Assigned task
Nothing in the entries may be altered; copy them in full.
*** Records shown Section Begins ***
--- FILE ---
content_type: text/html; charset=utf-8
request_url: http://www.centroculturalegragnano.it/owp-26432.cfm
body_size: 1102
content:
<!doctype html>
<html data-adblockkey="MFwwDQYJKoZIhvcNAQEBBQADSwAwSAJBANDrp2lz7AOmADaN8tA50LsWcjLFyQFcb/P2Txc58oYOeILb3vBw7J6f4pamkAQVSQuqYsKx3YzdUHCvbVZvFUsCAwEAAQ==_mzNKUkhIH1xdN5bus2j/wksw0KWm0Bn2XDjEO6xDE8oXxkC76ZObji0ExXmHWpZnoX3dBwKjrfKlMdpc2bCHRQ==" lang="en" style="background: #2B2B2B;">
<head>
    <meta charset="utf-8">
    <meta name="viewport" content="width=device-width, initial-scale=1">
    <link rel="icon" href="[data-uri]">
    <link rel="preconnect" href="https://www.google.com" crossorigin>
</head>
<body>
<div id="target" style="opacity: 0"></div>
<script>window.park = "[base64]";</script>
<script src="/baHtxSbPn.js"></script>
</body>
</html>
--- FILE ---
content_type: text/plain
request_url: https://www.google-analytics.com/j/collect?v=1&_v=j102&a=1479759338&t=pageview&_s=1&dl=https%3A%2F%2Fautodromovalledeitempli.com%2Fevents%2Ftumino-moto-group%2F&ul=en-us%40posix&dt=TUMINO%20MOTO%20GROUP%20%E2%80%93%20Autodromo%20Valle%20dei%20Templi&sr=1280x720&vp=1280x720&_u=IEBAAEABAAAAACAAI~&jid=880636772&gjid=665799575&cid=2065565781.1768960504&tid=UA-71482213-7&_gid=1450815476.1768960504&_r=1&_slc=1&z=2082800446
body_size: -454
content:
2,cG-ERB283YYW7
*** Records shown Section Ends ***
Task result
--- FILE ---
content_type: text/html; charset=utf-8
request_url: http://www.centroculturalegragnano.it/owp-26432.cfm
body_size: 1102
content:
<!doctype html>
<html data-adblockkey="MFwwDQYJKoZIhvcNAQEBBQADSwAwSAJBANDrp2lz7AOmADaN8tA50LsWcjLFyQFcb/P2Txc58oYOeILb3vBw7J6f4pamkAQVSQuqYsKx3YzdUHCvbVZvFUsCAwEAAQ==_mzNKUkhIH1xdN5bus2j/wksw0KWm0Bn2XDjEO6xDE8oXxkC76ZObji0ExXmHWpZnoX3dBwKjrfKlMdpc2bCHRQ==" lang="en" style="background: #2B2B2B;">
<head>
    <meta charset="utf-8">
    <meta name="viewport" content="width=device-width, initial-scale=1">
    <link rel="icon" href="[data-uri]">
    <link rel="preconnect" href="https://www.google.com" crossorigin>
</head>
<body>
<div id="target" style="opacity: 0"></div>
<script>window.park = "[base64]";</script>
<script src="/baHtxSbPn.js"></script>
</body>
</html>
--- FILE ---
content_type: text/plain
request_url: https://www.google-analytics.com/j/collect?v=1&_v=j102&a=1479759338&t=pageview&_s=1&dl=https%3A%2F%2Fautodromovalledeitempli.com%2Fevents%2Ftumino-moto-group%2F&ul=en-us%40posix&dt=TUMINO%20MOTO%20GROUP%20%E2%80%93%20Autodromo%20Valle%20dei%20Templi&sr=1280x720&vp=1280x720&_u=IEBAAEABAAAAACAAI~&jid=880636772&gjid=665799575&cid=2065565781.1768960504&tid=UA-71482213-7&_gid=1450815476.1768960504&_r=1&_slc=1&z=2082800446
body_size: -454
content:
2,cG-ERB283YYW7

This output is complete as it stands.